The bet. Assuming that someone still wants to start a business in the country, let’s talk about “genuine work”. According to the IDB, in the pre-pandemic, Argentina had the highest non-wage labor cost in Latin America. Then came the double compensation and the prohibition of dismissals. In the context of a chaotic macroeconomy (volatile, unstable and uncertain), a huge fiscal backpack, where a company pays income by activity, in addition to profitability (expected profit), there is also no flexibility to adjust the workforce. What can an entrepreneur do in Argentina? This, of course, without mentioning the labor lawsuit industry and the -increasingly common- extortive blockades of plants. Would you hire an employee to generate “genuine work” under these conditions?

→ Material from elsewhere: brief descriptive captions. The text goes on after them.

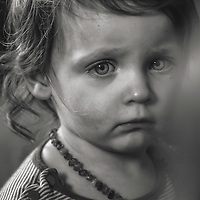 A young girl looking worried
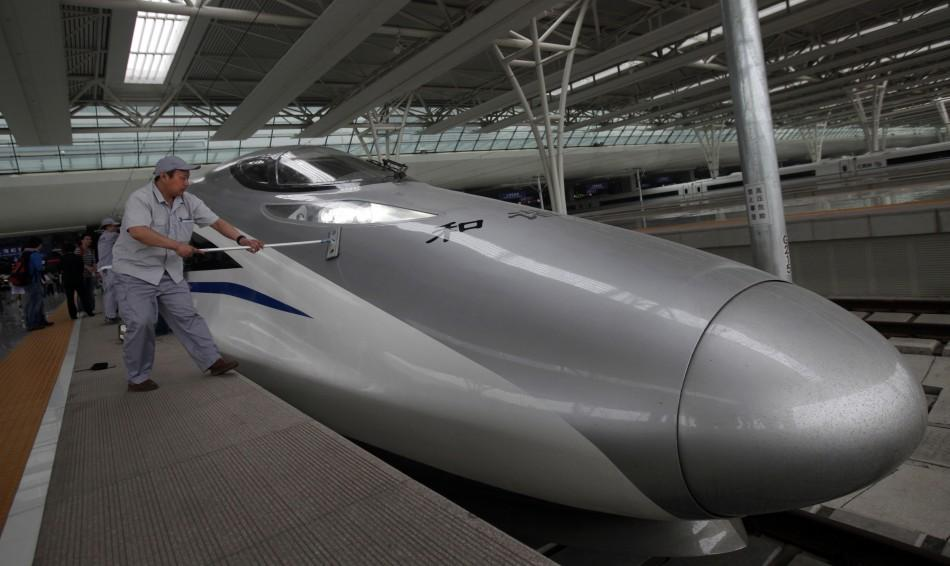 Workers clean the exterior of a CRH 380A bullet train serving the newly built high-speed railway between Shanghai and Beijing during its debut test at the Hongqiao Railway Station in Shanghai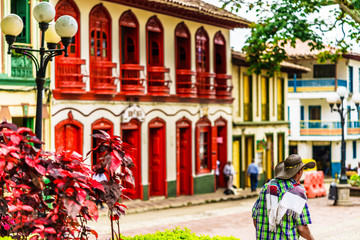 View on colorful red colonial buildings at central square of village Jerico in Colombia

As in the fable of the frogs that simmer, we have become accustomed to all this being “normal”, but it is so unlikely that it is practically inexplicable for foreigners who consult Argentina to decide to invest. How does a business woman or man navigate through this madness? What sustains the dreams and creative energy of Argentine entrepreneurs? It is not uncommon to hear of young businessmen and women having massive anxiety problems or cardiac events.

The future. How to increase the number of companies and generate conditions of labor demand? No more active policies or specific promotions are needed. Enough of Now 12 and the Pretrip. It’s so much easier: don’t constantly mistreat the company, let’s stop wanting to reinvent the economy with price controls, exchange controls and more useless regulations. Let’s stop trying to charge corporations with myriad, grossly overlapping, and distortive taxes. Let’s stop supporting labor laws developed for the second industrial revolution when we are in the middle of the fourth, and that only support the privileges of some trade unionists and some lawyers, leaving workers increasingly poorer. It is urgent to adjust the regulatory framework of an unviable country. There is nothing new under the sun, we must follow the path traveled by most of the countries in the world that have prospered in recent decades.

Roberto VassoloEconomist and Full Professor at IAE Business School, Universidad Austral

Santiago SenaBachelor of Philosophy, PhD in Business Administration and professor at the IEEM, Business School of the University of Montevideo.